━━ RECORDS FOR THIS EXERCISE
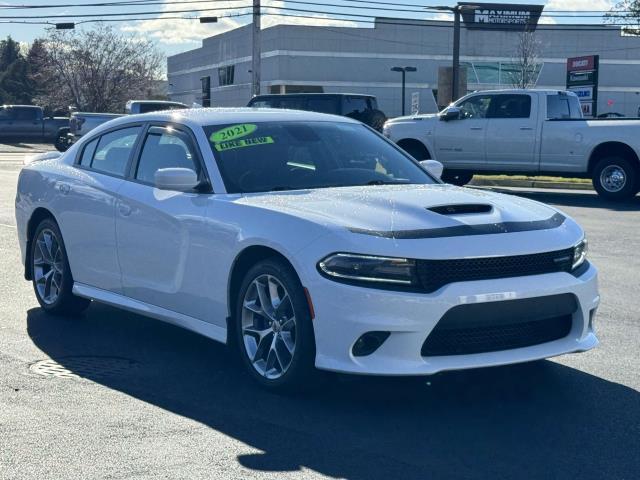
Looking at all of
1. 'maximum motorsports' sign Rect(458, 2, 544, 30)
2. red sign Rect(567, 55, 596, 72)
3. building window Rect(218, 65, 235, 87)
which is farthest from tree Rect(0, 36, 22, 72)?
red sign Rect(567, 55, 596, 72)

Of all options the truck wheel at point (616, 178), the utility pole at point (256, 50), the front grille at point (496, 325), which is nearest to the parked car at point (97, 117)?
the utility pole at point (256, 50)

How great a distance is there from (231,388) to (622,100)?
7487 cm

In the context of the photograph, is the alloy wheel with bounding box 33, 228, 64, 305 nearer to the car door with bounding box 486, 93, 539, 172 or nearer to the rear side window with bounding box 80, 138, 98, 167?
the rear side window with bounding box 80, 138, 98, 167

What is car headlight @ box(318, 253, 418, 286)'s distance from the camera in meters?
5.12

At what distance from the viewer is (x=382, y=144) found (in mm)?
7242

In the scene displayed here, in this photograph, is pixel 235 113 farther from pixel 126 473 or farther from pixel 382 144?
pixel 126 473

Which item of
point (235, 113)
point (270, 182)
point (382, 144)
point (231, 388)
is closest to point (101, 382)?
point (231, 388)

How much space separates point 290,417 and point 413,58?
72.3 m

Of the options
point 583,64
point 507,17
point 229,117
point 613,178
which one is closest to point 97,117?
point 583,64

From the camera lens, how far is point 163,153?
6.90m

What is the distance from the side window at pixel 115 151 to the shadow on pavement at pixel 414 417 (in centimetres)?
131

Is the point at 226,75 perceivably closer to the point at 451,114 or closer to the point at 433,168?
the point at 451,114

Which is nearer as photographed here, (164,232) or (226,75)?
(164,232)

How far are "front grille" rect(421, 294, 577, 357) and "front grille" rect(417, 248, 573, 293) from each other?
15cm
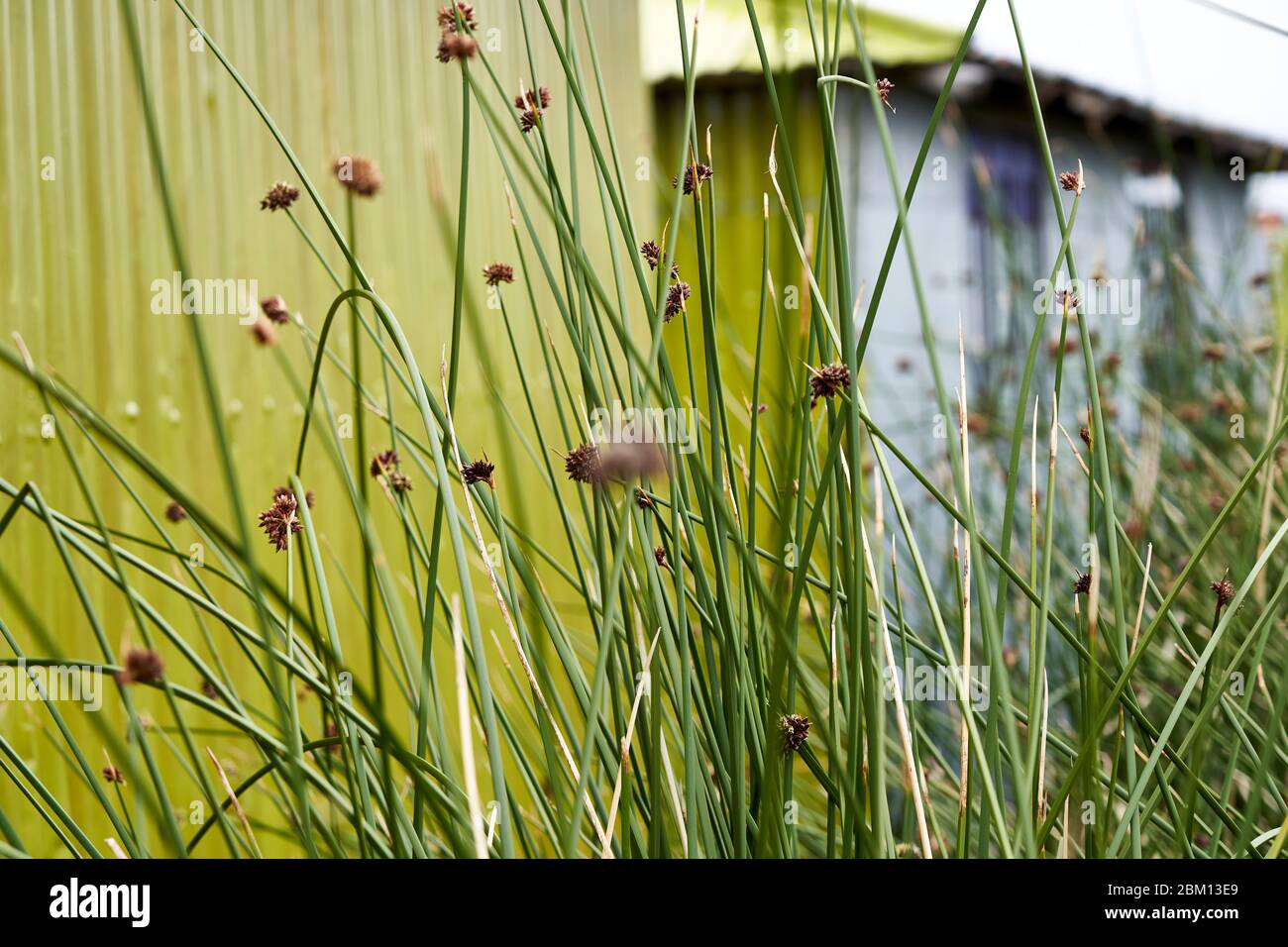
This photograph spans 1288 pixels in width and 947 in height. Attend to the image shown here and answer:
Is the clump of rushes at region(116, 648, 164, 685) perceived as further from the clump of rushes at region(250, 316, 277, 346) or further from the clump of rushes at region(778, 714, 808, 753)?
the clump of rushes at region(778, 714, 808, 753)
━━━━
■ **WHAT TO PRODUCE**
Can you render the material as a Markdown table with the columns Row and Material line, starting with the line containing "This photograph spans" and going on through the last line of the material, with blank lines left out?

■ **FULL OUTPUT**
| Row | Material line |
|---|---|
| 1 | This photograph spans 1288 pixels in width and 947 in height. Attend to the image shown here and answer: |
| 2 | Is the clump of rushes at region(116, 648, 164, 685) perceived as further from the clump of rushes at region(250, 316, 277, 346) or further from the clump of rushes at region(778, 714, 808, 753)? |
| 3 | the clump of rushes at region(778, 714, 808, 753) |